"The rector preached the sermon," continued his wife; "a beautiful sermon it was, too. I wish you'd been there to hear it; I should 'ave enjoyed it ever so much better. He said that nobody was more surprised than what 'e was at your doing such a thing, and that it only showed 'ow little we knowed our fellow-creatures. He said that it proved there was good in all of us if we only gave it a chance to come out."
Mr. Blows eyed her suspiciously, but she sat thinking and staring at the floor.

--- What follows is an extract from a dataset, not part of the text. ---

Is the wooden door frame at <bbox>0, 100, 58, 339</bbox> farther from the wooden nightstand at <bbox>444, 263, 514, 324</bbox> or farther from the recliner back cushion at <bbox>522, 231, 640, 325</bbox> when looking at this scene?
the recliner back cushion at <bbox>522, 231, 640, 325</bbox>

"I s'pose we shall have to give the money back now," she said, at last.
"Money!" said the other; "what money?"
"Money that was collected for us," replied his wife. "One 'undered and eighty-three pounds seven shillings and fourpence."
Mr. Blows took a long breath. "Ow much?" he said, faintly; "say it agin."
His wife obeyed.
"Show it to me," said the other, in trembling tones; "let's 'ave a look at it. Let's 'old some of it."
"I can't," was the reply; "there's a committee of the Camels took charge of it, and they pay my rent and allow me ten shillings a week. Now I s'pose it'll have to be given back?"
"Don't you talk nonsense," said Mr. Blows, violently. "You go to them interfering Camels and say you want your money—all of it. Say you're going to Australia. Say it was my last dying wish."